Em vídeo publicado nas redes sociais, Celina criticou a resistência política à medida e afirmou que questões ideológicas não podem se sobrepor à proteção da população.
“Olha o que aconteceu ontem lá em Águas Claras. Uma pessoa em situação de rua desfigurou o rosto de um jovem”, declarou a governadora.
O caso citado ocorreu na noite de terça-feira (28/7), nas proximidades da Praça Ipê Amarelo, na Rua 4 Norte. Um jovem de 18 anos foi atingido por um soco no rosto e sofreu cortes profundos depois que os óculos se quebraram com o impacto. A vítima também apresentou uma fratura facial e precisou ser levada ao hospital.
Um policial militar que passava pela região perseguiu e imobilizou o suspeito. O homem foi conduzido à delegacia, assinou um Termo Circunstanciado de Ocorrência (TCO) e foi liberado após assumir o compromisso de comparecer à Justiça quando convocado. Segundo a Polícia Civil do Distrito Federal (PCDF), o procedimento é previsto para infrações inicialmente classificadas como de menor potencial ofensivo.
Celina questionou a liberação e avaliou que o suspeito estaria em surto. Para a governadora, a legislação penal aplicada na delegacia não oferece uma resposta suficiente quando a pessoa apresenta condições de voltar às ruas e colocar outras vidas em risco.
“Esse cara está em surto, surtou. E ainda tem questionamentos se a gente deve ou não fazer esse tipo de internação involuntária, quando a pessoa coloca a vida dela e a vida de outros em risco”, afirmou.
Até a última atualização, não havia sido divulgado laudo médico que confirmasse eventual transtorno mental ou estado de surto do investigado.

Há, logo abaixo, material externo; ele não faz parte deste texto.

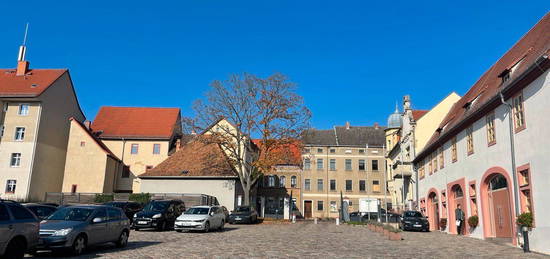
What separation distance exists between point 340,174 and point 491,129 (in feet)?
146

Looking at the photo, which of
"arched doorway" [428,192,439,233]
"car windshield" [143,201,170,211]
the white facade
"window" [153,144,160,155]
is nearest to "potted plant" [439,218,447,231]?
the white facade

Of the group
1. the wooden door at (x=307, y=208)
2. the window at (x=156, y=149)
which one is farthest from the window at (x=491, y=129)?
the wooden door at (x=307, y=208)

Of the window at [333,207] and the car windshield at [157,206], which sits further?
the window at [333,207]

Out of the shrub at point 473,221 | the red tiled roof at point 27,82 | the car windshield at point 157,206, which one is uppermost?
the red tiled roof at point 27,82

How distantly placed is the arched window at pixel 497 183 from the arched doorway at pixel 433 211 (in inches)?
412

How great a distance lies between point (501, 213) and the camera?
65.3ft

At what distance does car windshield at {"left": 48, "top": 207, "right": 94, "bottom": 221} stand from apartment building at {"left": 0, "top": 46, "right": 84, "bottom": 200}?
3312 centimetres

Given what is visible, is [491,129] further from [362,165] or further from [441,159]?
[362,165]

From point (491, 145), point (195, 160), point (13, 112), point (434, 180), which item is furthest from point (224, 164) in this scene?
point (491, 145)

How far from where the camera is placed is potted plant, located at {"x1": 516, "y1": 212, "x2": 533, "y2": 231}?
53.1 feet

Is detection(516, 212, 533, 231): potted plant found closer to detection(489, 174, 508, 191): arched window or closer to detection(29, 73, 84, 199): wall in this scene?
detection(489, 174, 508, 191): arched window

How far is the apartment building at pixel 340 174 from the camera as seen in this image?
63094mm

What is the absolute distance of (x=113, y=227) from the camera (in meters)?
Result: 14.5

Essa avaliação foi apresentada pela governadora ao comentar as circunstâncias do ataque.
A proposta mencionada por Celina já foi aprovada pela Câmara Legislativa do Distrito Federal (CLDF) e sancionada em 17/7. A Lei nº 7.923/2026 criou a Política Distrital de Acolhimento Humanizado e Atenção Integral à População em Situação de Rua.
Pela nova legislação, o acolhimento voluntário continua sendo a regra. A internação involuntária poderá ocorrer apenas em situações excepcionais, quando houver risco iminente à vida da própria pessoa ou de terceiros, mediante avaliação de um médico. O procedimento deverá ser adotado como medida terapêutica de última instância, por prazo determinado.
A lei também determina que o Ministério Público do Distrito Federal e Territórios (MPDFT) e os órgãos de fiscalização sejam comunicados em até 72 horas. O texto proíbe ações indiscriminadas de recolhimento forçado e prevê atendimento individualizado por equipes de saúde e assistência social.
Durante a tramitação, a proposta dividiu os deputados distritais. Parlamentares governistas defenderam que a internação dependerá de decisão médica e será utilizada somente quando os demais recursos de atendimento estiverem esgotados. A oposição questionou a estrutura disponível, os recursos financeiros e o fortalecimento da rede pública de atenção psicossocial. O texto foi aprovado por 14 votos a seis.
A norma está em vigor desde a publicação, mas estabeleceu prazo de até 90 dias para que o Governo do Distrito Federal detalhe os procedimentos necessários à execução da nova política.
O ataque ao jovem continua sob investigação da 21ª Delegacia de Polícia, em Taguatinga Sul. A apuração deverá esclarecer a dinâmica completa da agressão e a responsabilidade do investigado, que não havia apresentado manifestação pública até a última atualização.